XHTML developers specify which set of rules their page follows by adding a DOCTYPE line to the top of the page. For example, here are the DOCTYPE statements for XHTML Strict and XHTML Transitional, respectively:

<!DOCTYPE html PUBLIC "-//W3C//DTD XHTML 1.0 Strict//EN"
"http://www.w3.org/TR/xhtml1/DTD/xhtml1-strict.dtd">

OR

<!DOCTYPE html PUBLIC "-//W3C//DTD XHTML 1.0 Transitional//EN"
"http://www.w3.org/TR/xhtml1/DTD/xhtml1-transitional.dtd">

Browse this article, Transitional vs. Strict Markup, for more details on the differences between the two dialects.

The basic skeleton of an XHTML Strict document looks like this:

<!DOCTYPE html PUBLIC "-//W3C//DTD XHTML 1.0 Strict//EN"
    "http://www.w3.org/TR/xhtml1/DTD/xhtml1-strict.dtd">

    <html xmlns="http://www.w3.org/1999/xhtml">
        <head>
            <meta http-equiv="content-type"
                content="text/html; charset=utf-8"/>
            <title>Your title here</title>
        </head>
        <body>
            Your content here
        </body>
    </html>

Page validation and conversion

XHTML and its dialects were developed by a standards organization called the World Wide Web Consortium (W3C). They also provide tools for web authors to validate that their pages follow the syntax rules of their selected DOCTYPE and to convert their pages from sloppy HTML to clean XHTML. This conversion tool is called HTML Tidy and can be run on the desktop or online (see links below).

HTML Tidy

HTML Tidy (online version)

Recent developments

Though XHTML was originally intended to be "the next step in the evolution of the Internet," it never gained a strong foothold in the web development community. A major factor that discouraged its adoption was that in order to reap the full benefit of an XML-based document, it needed to be served to browsers as "application/xhtml+xml" rather than "text/html." Most major browsers such as Firefox, Chrome, and Safari were built to handle the "application/xhtml+xml" content type. The notable exception was Internet Explorer, which until version 9 did not support "application/xhtml+xml" content — users were asked if they wanted to save the file when documents of that type were encountered.

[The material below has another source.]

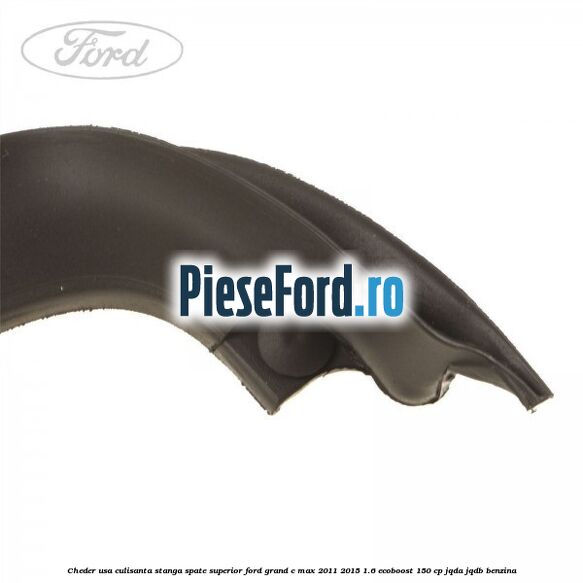 Cheder usa culisanta stanga spate superior Ford Grand C-Max 2011-2015 1.6 EcoBoost 150 cp Cheder usa culisanta stanga spate superior Ford Grand C-Max 2011-2015 1.6 EcoBoost 150 cp JQDA, JQDB benzina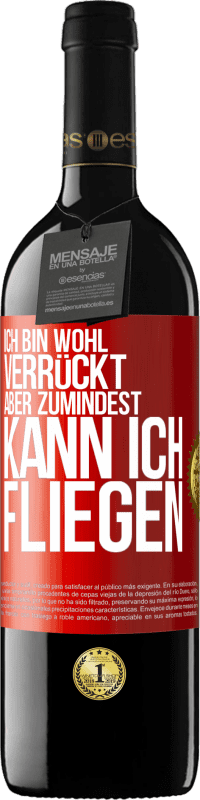 39,95 € Kostenloser Versand | Rotwein RED Ausgabe MBE Reserve Ich bin wohl verrückt, aber zumindest kann ich fliegen Rote Markierung. Anpassbares Etikett Reserve 12 Monate Ernte 2015 Tempranillo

In addition to the content type issue, technological advances have undercut the argument that small handheld devices cannot load web pages at an acceptable speed without the use of an XML-based parser. Today's smartphone browsers utilize the same HTML parsers as their desktop counterparts.

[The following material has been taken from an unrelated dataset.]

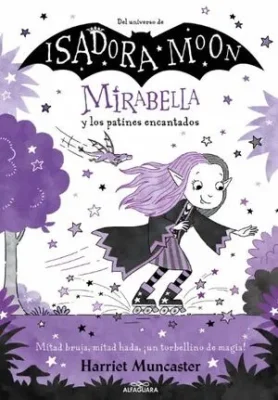 MIRABELLA Y LOS PATINES ENCANTADOS1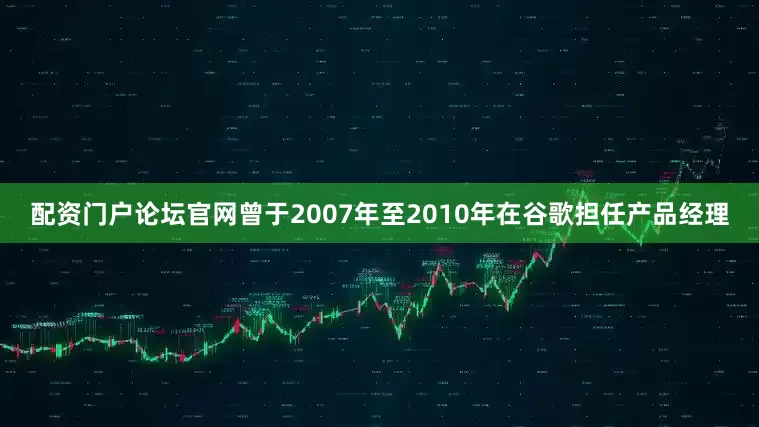 配资门户论坛官网曾于2007年至2010年在谷歌担任产品经理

Thus, in recent years, the notion of a world in which browsers parse all web pages as XML and page developers must author well-formed documents appears less and less likely. The W3C halted their development of a new version of XHTML and shifted their focus towards a new version of HTML (HTML5). This led some to declare that "XHTML is dead." HTML5 requires browsers to continue correcting poorly written HTML. This has the effect of allowing sloppy page authors to continue in their sloppy habits. That said, browsers will continue to accept pages authored with XHTML-style coding, so developers who see value in serving their pages as XML may continue to do so. To learn more about HTML5, see the HTML 5 Introduction at the w3schools site.

So what language should we use?

HTML5 is the current standard for web publishing and you should certainly be looking to employ it in the web pages you develop. I have the content on XHTML in this lesson for a few reasons:

  1. to give you an appreciation for the evolution of web publishing standards,
  2. to encourage you to write clean HTML code. Doing so will enable you to achieve a higher level of consistency in the rendering of your pages than if you allowed yourself to pick up bad habits, and
  3. you may encounter XHTML in other people's source code.

At the end of this lesson, you'll be asked to write a web page from scratch using what you learned from the lesson. I'm going to require you to write that page in XHTML Strict. However, for subsequent projects, you will be able to use the less rigid HTML5.